:: What is expected ::
Rewrite the records below as a numbered list, skipping any blank lines and dropping the pictures so only the text of each record remains.
--- START ---
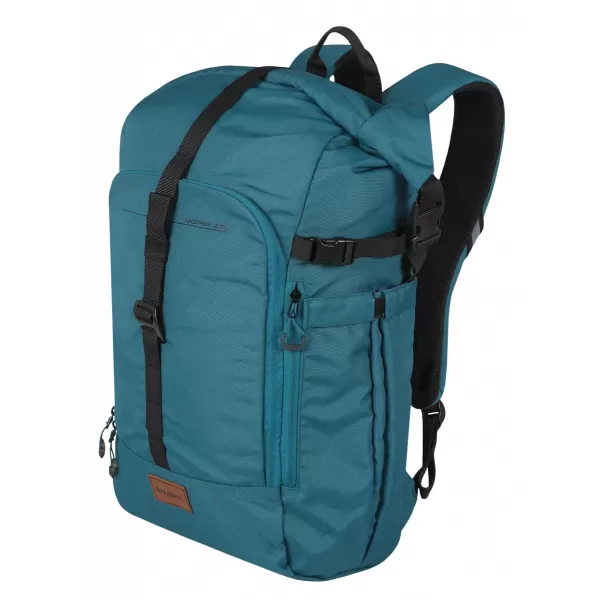  Hátizsák HUSKY MOPER 28 TÜRKIZ 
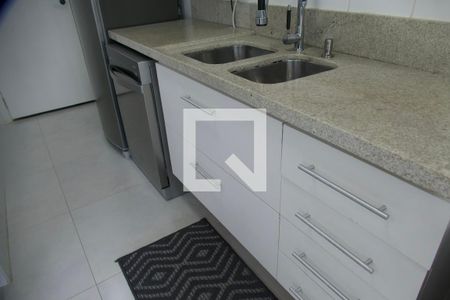 Apartamento para alugar com 99m², 2 quartos e 1 vaga Apartamento para alugar com 99m², 2 quartos e 1 vagaCozinha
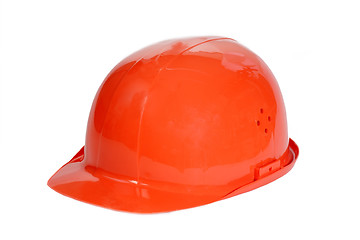 Image showing Hard Hat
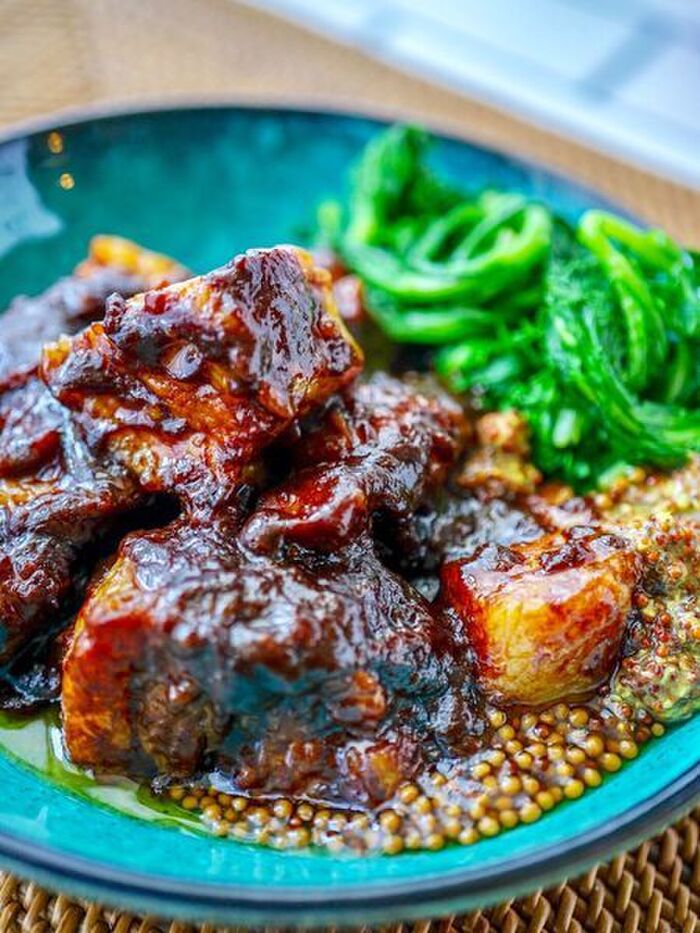 洋食の定番！濃厚『デミグラスソース』を使ったアレンジレシピの楽しみ方キナリノ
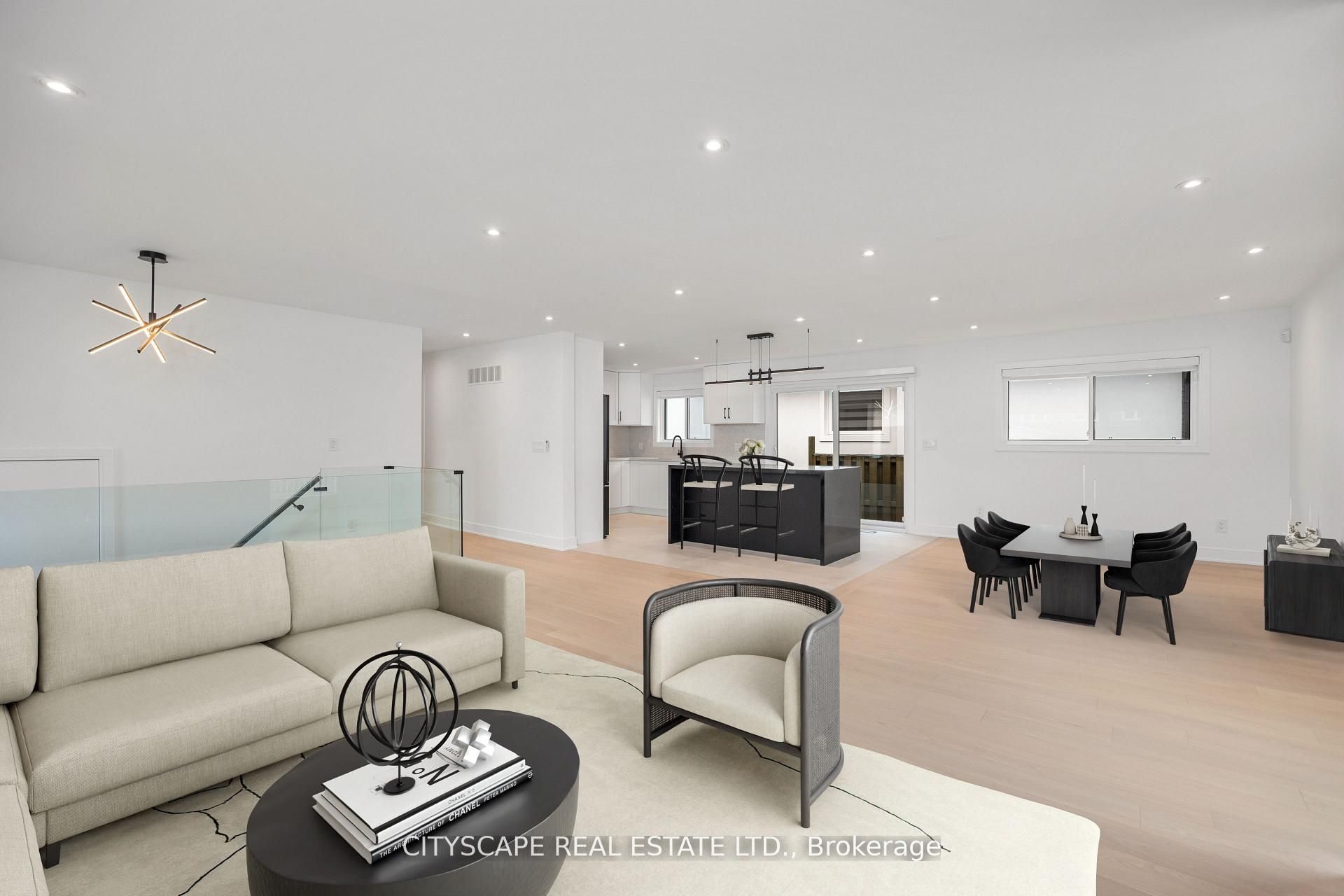 Photo 57 of 6 Portree Crescent, Markham, Royal Orchard — HOMEH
--- END ---
:: Response to this exercise ::
1.   Hátizsák HUSKY MOPER 28 TÜRKIZ 
2.  Apartamento para alugar com 99m², 2 quartos e 1 vaga Apartamento para alugar com 99m², 2 quartos e 1 vagaCozinha
3.  Image showing Hard Hat
4.  洋食の定番！濃厚『デミグラスソース』を使ったアレンジレシピの楽しみ方キナリノ
5.  Photo 57 of 6 Portree Crescent, Markham, Royal Orchard — HOMEH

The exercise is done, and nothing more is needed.